One final note: it may be worth underlining the fact that Sendra’s audiovisual essay puts the spotlight on a Global South filmmaker. When browsing the [in]Transition website and searching for 'Godard' or 'Hitchcock', one will come across multiple results. This is not really the case for film(s) from the African continent. Sendra’s important work begins to remedy this gap in representation. Here’s to hoping for more!
Review by Sada Niang
Estrella Sendra 'writes' about Gomis in a Gomis-like style. Vivid images are juxtaposed and left to speak for themselves. Bodies in the grips of passions moan, breathe heavily or relentlessly hammer their fists against immaculately white walls. In an African city, an overhead shot shows bodies scurrying in congested narrow streets, insect-like. In Paris, on the esplanade of the Eiffel Tower, bodies meet, smile at each other and walk away. In the shots selected by Sendra, sustained dialogues are few and far between, yet words are uttered that communicate pain, joy, irritation, and fleeting, involuntary monologues. Shots featuring these bodies alternate between France and Africa, in what looks like a continuous frame of eyes feet, and legs wrapped in a passionate yet uncomfortable embrace.
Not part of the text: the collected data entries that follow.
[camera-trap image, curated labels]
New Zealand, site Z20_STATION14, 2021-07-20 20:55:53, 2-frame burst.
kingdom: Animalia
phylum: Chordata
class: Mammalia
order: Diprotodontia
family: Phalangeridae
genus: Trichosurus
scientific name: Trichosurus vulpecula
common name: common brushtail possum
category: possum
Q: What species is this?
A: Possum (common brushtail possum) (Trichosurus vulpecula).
And just as the viewer was getting accustomed to this unsettling atmosphere, Sendra’s essay shifts, and concludes with shots where all ends well: the previously aching bodies find solace away from the crowds, away from the congested cities, exude peace in the touch of a child, the embrace of a loved one or the shade of a baobab tree: Estrella Sendra’s 'Displacement, Intimacy & Embodiment: nearby Alain Gomis’ multisensory cinema' is a suggestive piece, teasing out of the viewer questions about dis-placement, the policing of postcolonial bodies, cultural translations and belonging.
The pace and colors of Gomis’ films are riveting, yet beyond the riots of colors, the jazz-like staging of sounds, a sampling of music from the Congo, Toots and the Maytals, and chants of the Sufi Muslim community, Sendra’s video essay reveals one essential feature of Gomis, the filmmaker: his films build the human body as the one attribute that grounds all others. Through time, space, languages and cultures, Gomis’ narratives gravitate around the physicality of human life. Andalucía (2007) starts with bodies seeking spiritual elevation and ends with a bruised and anxious male body walking on air, at the edge of a cliff. L’Afrance (2001) features another man torn by the chaos of migration, a man desperately seeking to reunite body and soul only to discover that personal freedom cannot be attained without disrupting others; Félicité (2017) depicts the vulnerabilities of the body in the postcolony, exposes the fragility of marginal populations, and reveals the repeated aggressions and abuses of all kinds meted out to the poor on a permanent basis. Finally, Satche’s body in Tey (2017) personifies the agony of the return. The film recreates the joys, failures, and doubts of the past; it provides Satche with short moments of soothing intimacy with his family, his uncle, his daughter, his estranged wife, before his inevitable death.
By revealing these essential features of Gomis’ artistry, Sendra’s essay comes out as a perceptive and forceful piece of research creation.